Should Men Be Allowed to Opt Out of the Family Plan?

There is an argument to be made that child support could make child worse off.

In a piece published at Salon this morning, Anna March argues giving men the option to deny child support will improve the economic conditions under which women are raising children. That claim might seem counter-intuitive, but the argument is entirely consistent with economic theory. The problem is, the way that people behave “in theory” is often quite different from the way they behave when faced with real life choices.

Under the current set of laws women who find themselves unexpectedly pregnant with the child of a reluctant father have, essentially, three choices: they can choose to give birth and raise their child with the help of court enforced child support; they can relinquish parental rights at birth and allow the child to be adopted; or they can choose to terminate the pregnancy through abortion.

Anna March argues that having access to the first option, raising the child with the financial support of the father, encourages women to make poor choices that do not serve the best interest of either mother or child. And so by removing this option—by changing the laws that enforce child support—more women will make the second and third choices and fewer children will be born in to single mother households.

Put another way, access to child support creates bad economic incentives for women to keep children that they may want, but probably shouldn’t be having under their current circumstances.

The problem is, unexpected pregnancy is not necessarily a situation that every women will respond to with the cold-hearted rationality that is implied by this argument.

Many, many women will still have, and keep, their babies even if child support is not an option. Some will make this choice because they have faith that the child’s father will eventually contribute, even when he has given every indication that he will not. Some will make this choice because they believe that they can find provide sufficient income to raise their child alone, even when that expectation is not realistic. Some will make this choice because having an abortion or giving a child up for adoption is a lot easier to talk about than it is to actually do.

If we abandon the current child support laws then what will happen to the children of these women? Is the plan to use their poverty as a warning to other women to make what March calls “thoughtful choices about motherhood?”

I suspect the answer is that the state will support them, but you could make exactly the same argument about state support as you could about paternal support—in fact, if state support is reliable then replacing parental support with state support creates an even greater incentive for women to keep unexpected children.

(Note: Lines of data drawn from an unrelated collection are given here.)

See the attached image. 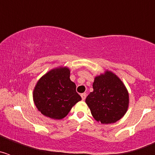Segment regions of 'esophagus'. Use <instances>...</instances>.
Here are the masks:
<instances>
[{"mask_svg": "<svg viewBox=\"0 0 155 155\" xmlns=\"http://www.w3.org/2000/svg\"><path fill=\"white\" fill-rule=\"evenodd\" d=\"M81 96L82 100L84 101V100L86 98V96H87V94H86V93H82V94H81Z\"/></svg>", "mask_w": 155, "mask_h": 155, "instance_id": "esophagus-1", "label": "esophagus"}]
</instances>
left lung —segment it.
<instances>
[{
	"mask_svg": "<svg viewBox=\"0 0 155 155\" xmlns=\"http://www.w3.org/2000/svg\"><path fill=\"white\" fill-rule=\"evenodd\" d=\"M93 91L85 99L94 119L102 124H114L129 108V92L124 82L110 71L95 76Z\"/></svg>",
	"mask_w": 155,
	"mask_h": 155,
	"instance_id": "8db88e82",
	"label": "left lung"
}]
</instances>
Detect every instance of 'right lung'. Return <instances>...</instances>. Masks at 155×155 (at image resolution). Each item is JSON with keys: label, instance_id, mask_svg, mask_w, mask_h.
Listing matches in <instances>:
<instances>
[{"label": "right lung", "instance_id": "right-lung-1", "mask_svg": "<svg viewBox=\"0 0 155 155\" xmlns=\"http://www.w3.org/2000/svg\"><path fill=\"white\" fill-rule=\"evenodd\" d=\"M70 74L69 68L61 66L48 71L36 82L32 97L35 106L43 116L53 120L64 119L81 100Z\"/></svg>", "mask_w": 155, "mask_h": 155}]
</instances>
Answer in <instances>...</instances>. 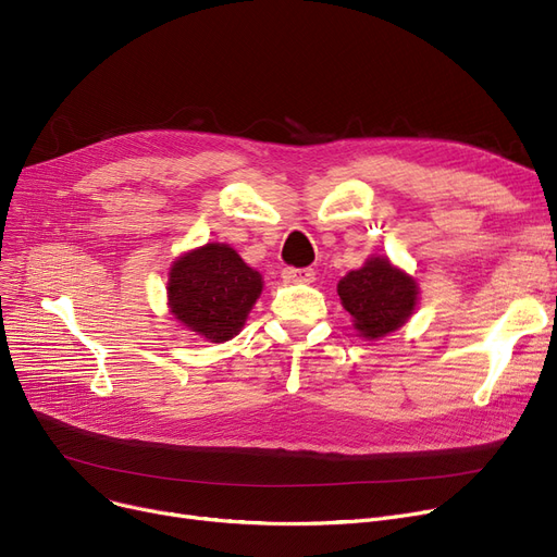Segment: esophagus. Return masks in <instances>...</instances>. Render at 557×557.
Returning <instances> with one entry per match:
<instances>
[{"instance_id": "esophagus-1", "label": "esophagus", "mask_w": 557, "mask_h": 557, "mask_svg": "<svg viewBox=\"0 0 557 557\" xmlns=\"http://www.w3.org/2000/svg\"><path fill=\"white\" fill-rule=\"evenodd\" d=\"M282 280L294 282V284H311L315 280V271L313 269H284Z\"/></svg>"}]
</instances>
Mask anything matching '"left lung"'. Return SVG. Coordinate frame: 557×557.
<instances>
[{
    "instance_id": "obj_1",
    "label": "left lung",
    "mask_w": 557,
    "mask_h": 557,
    "mask_svg": "<svg viewBox=\"0 0 557 557\" xmlns=\"http://www.w3.org/2000/svg\"><path fill=\"white\" fill-rule=\"evenodd\" d=\"M338 296L363 338H382L401 327L418 305V284L388 257H370L338 282Z\"/></svg>"
}]
</instances>
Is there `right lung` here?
<instances>
[{
	"mask_svg": "<svg viewBox=\"0 0 557 557\" xmlns=\"http://www.w3.org/2000/svg\"><path fill=\"white\" fill-rule=\"evenodd\" d=\"M261 275L225 244H208L173 261L169 307L185 327L212 343L237 336L261 294Z\"/></svg>",
	"mask_w": 557,
	"mask_h": 557,
	"instance_id": "add662e5",
	"label": "right lung"
}]
</instances>
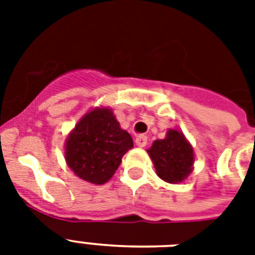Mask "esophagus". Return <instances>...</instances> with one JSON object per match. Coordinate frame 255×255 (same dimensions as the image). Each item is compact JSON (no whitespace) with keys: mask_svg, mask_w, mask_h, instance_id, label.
I'll list each match as a JSON object with an SVG mask.
<instances>
[{"mask_svg":"<svg viewBox=\"0 0 255 255\" xmlns=\"http://www.w3.org/2000/svg\"><path fill=\"white\" fill-rule=\"evenodd\" d=\"M135 143H136V145H137V147H141V148L145 147V145H147V143H148L147 136L139 135V136H137V137H136Z\"/></svg>","mask_w":255,"mask_h":255,"instance_id":"34e87169","label":"esophagus"}]
</instances>
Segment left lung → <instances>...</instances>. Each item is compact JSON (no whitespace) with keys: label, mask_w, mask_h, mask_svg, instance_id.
Wrapping results in <instances>:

Like Anna March, I have my own personal reasons for spending over a decade thinking about this issue and I have come to the conclusion that there is no easy answer. I have changed my mind several times as to whether or not my son’s father should be paying child support after he opted out of the family plan (well, the family he has with me at least). For me it has always come down to this one thing—the cost of child support for his father is small relative benefit the child support has afforded his son. That might not make it fair, but in my mind it does make it right.